À la fin de tout film ou série dramatique centré sur les Noirs, de nombreux Noirs ne connaissent que trop bien un sentiment d’anxiété quant aux perspectives d’avenir des acteurs dans lesquels ils ont trouvé une reconnaissance et une identification. Reverrons-nous ces interprètes ? Et si oui, dans quels types de rôles ? Nous restons dans une lutte prolongée pour la représentation des Noirs à l’écran, et malgré les éloges qui ont été acclamés par les jeunes talents d’acteur de Top Boy au cours de son cycle de 12 ans, un préjugé persiste selon lequel les acteurs noirs dans les drames urbains noirs « jouent simplement eux-mêmes ». Cela sous-tend des idées préconçues réductrices sur la portée et les capacités des jeunes acteurs noirs.

En tant que tels, les artistes noirs ont rarement l’opportunité de s’aventurer en dehors de leurs cadres fixes de réalisme urbain noir – bien qu’il y ait bien sûr des exceptions, et dans les exemples de Michaela Coel, Micheal Ward et Letitia Wright, Top Boy a créé de nouveaux points de la célébrité noire et des voies potentiellement créées par lesquelles de nouveaux types de récits cinématographiques et télévisuels noirs peuvent s’épanouir – ceux qui peuvent ou non être concernés par le crime, la mort noire ou la représentation de la vie dans les lotissements de Londres.
Walters, en particulier, a pu réaliser le typage qui a caractérisé ses débuts de carrière d’une manière qui a profité à lui et à bien d’autres: en créant sa propre société de production indépendante, SLNda, et travaille comme producteur exécutif sur Top Boy ; étant ainsi en mesure de faire progresser les opportunités pour les acteurs noirs émergents et établis, le personnel de production, les talents créatifs et l’équipe.

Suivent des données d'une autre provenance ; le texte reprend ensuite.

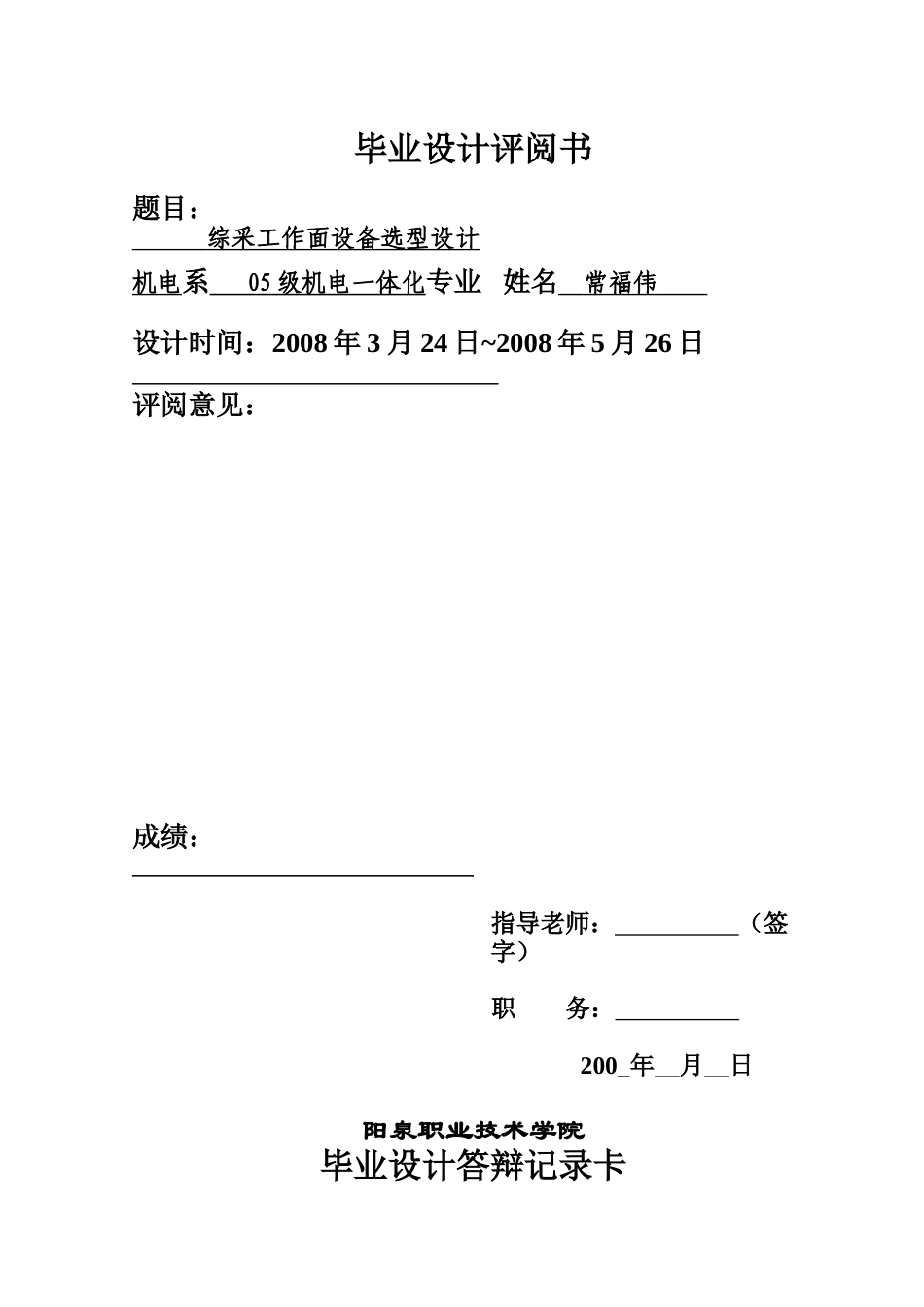 综采工作面设备选型设计说明书本科学位论文_第2页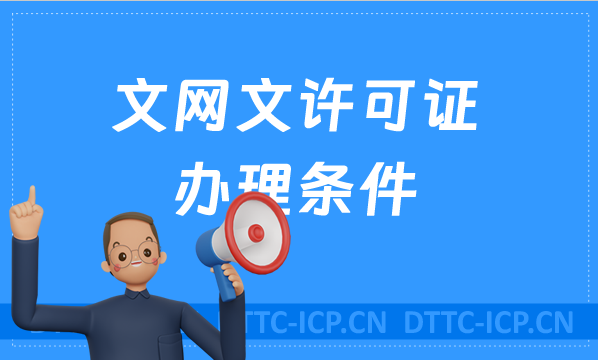 文網(wǎng)文許可證辦理條件,人員資金注冊要求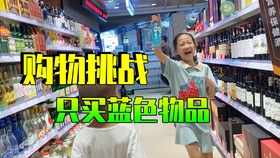 832084b952a28978556b21e1a8d8a292877b91d7.jpg@280w_158h_1c_100q.jpg
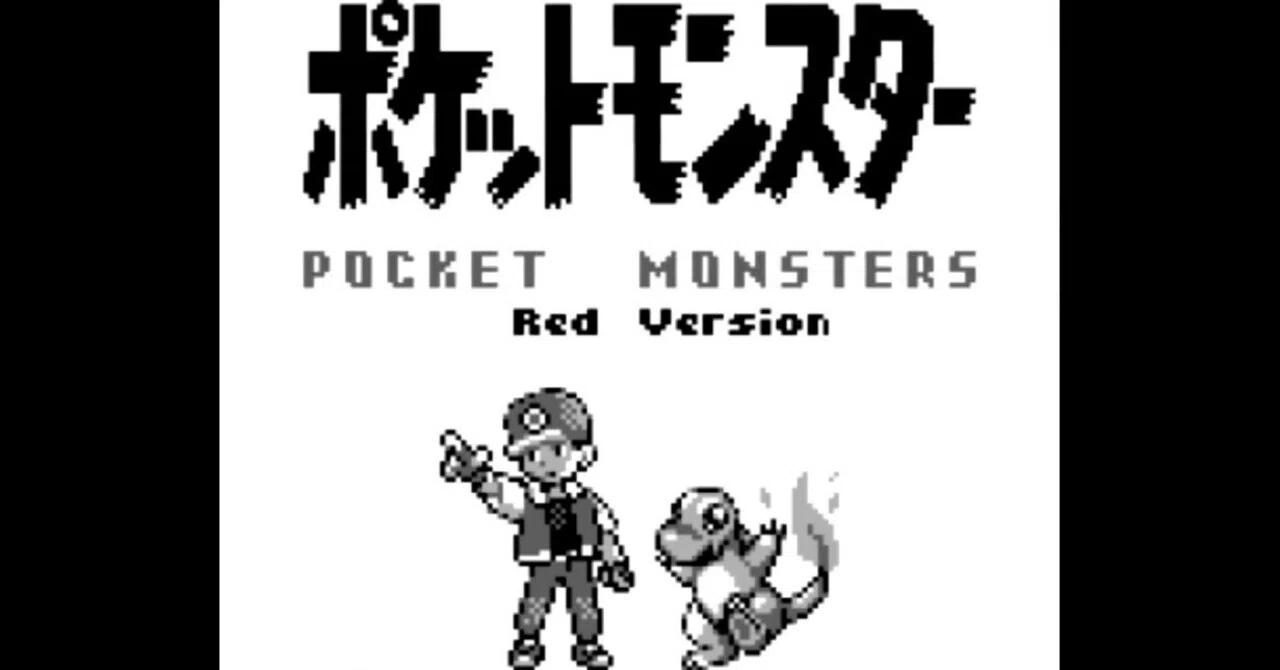 ポケットモンスター Red Version (ポケモン図鑑 No.001～151 +No.152 + 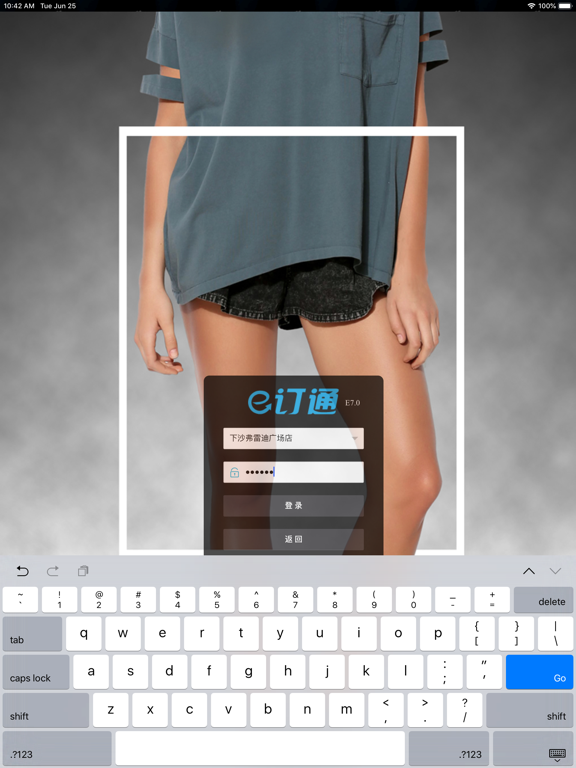Screenshot #4 pour e订通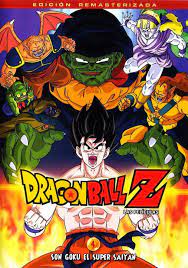 1991 Dragon Ball Z La Sfida Dei Guerrieri Invincibili See More At Http Giocomagazzino Blogspot Com 2015 04 F Dragon Ball Z Dragon Ball Dragon Ball Super
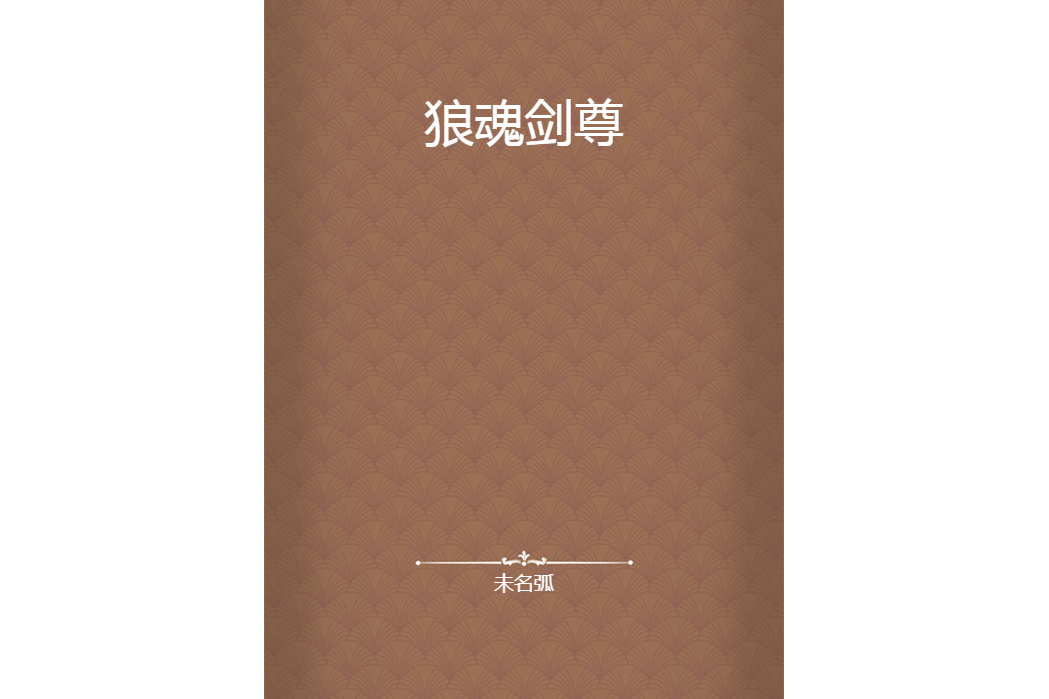 狼魂劍尊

À tout le moins, la dernière série de Top Boy offre l’occasion de réfléchir à la contribution significative mais sous-estimée de Walters au cinéma et à la télévision britanniques.
Un sentiment d’authenticité, en particulier en ce qui concerne l’identité visuelle noire, repose sur la représentation de la façon dont les choses sont, plutôt que sur la façon dont nous souhaiterions que les choses soient. L’importance de Top Boy réside dans la manière dont il met son public au défi d’envisager un avenir noir en se confrontant aux réalités du présent noir. Même après 12 ans, le spectacle n’a pas encore épuisé son importance culturelle ou sa pertinence pour une génération de jeunes, noirs ou non. Il n’a pas non plus vieilli dans le contexte des nouveaux goûts du public, des tendances sociales et culturelles et des préoccupations thématiques.
Pendant quelques semaines tous les 18 mois environ, les séries successives ont permis une période concentrée d’engagement, de divertissement, de célébration et de débat, ce qui est sans précédent pour un drame épisodique noir britannique. Compte tenu de la manière dont le film urbain/la télé Le genre a été historiquement rejeté et réduit, nous devrions considérer Top Boy non seulement comme un drame cinématographique noir convaincant, mais comme une forme historique de la culture visuelle noire qui mérite une place centrale dans l’histoire du cinéma et de la télévision britanniques.
La série 5 de Top Boy est maintenant sur Netflix.
Black Boys : l’esthétique sociale du cinéma urbain britannique de Clive Nwonka sera publié chez Bloomsbury le 21 septembre.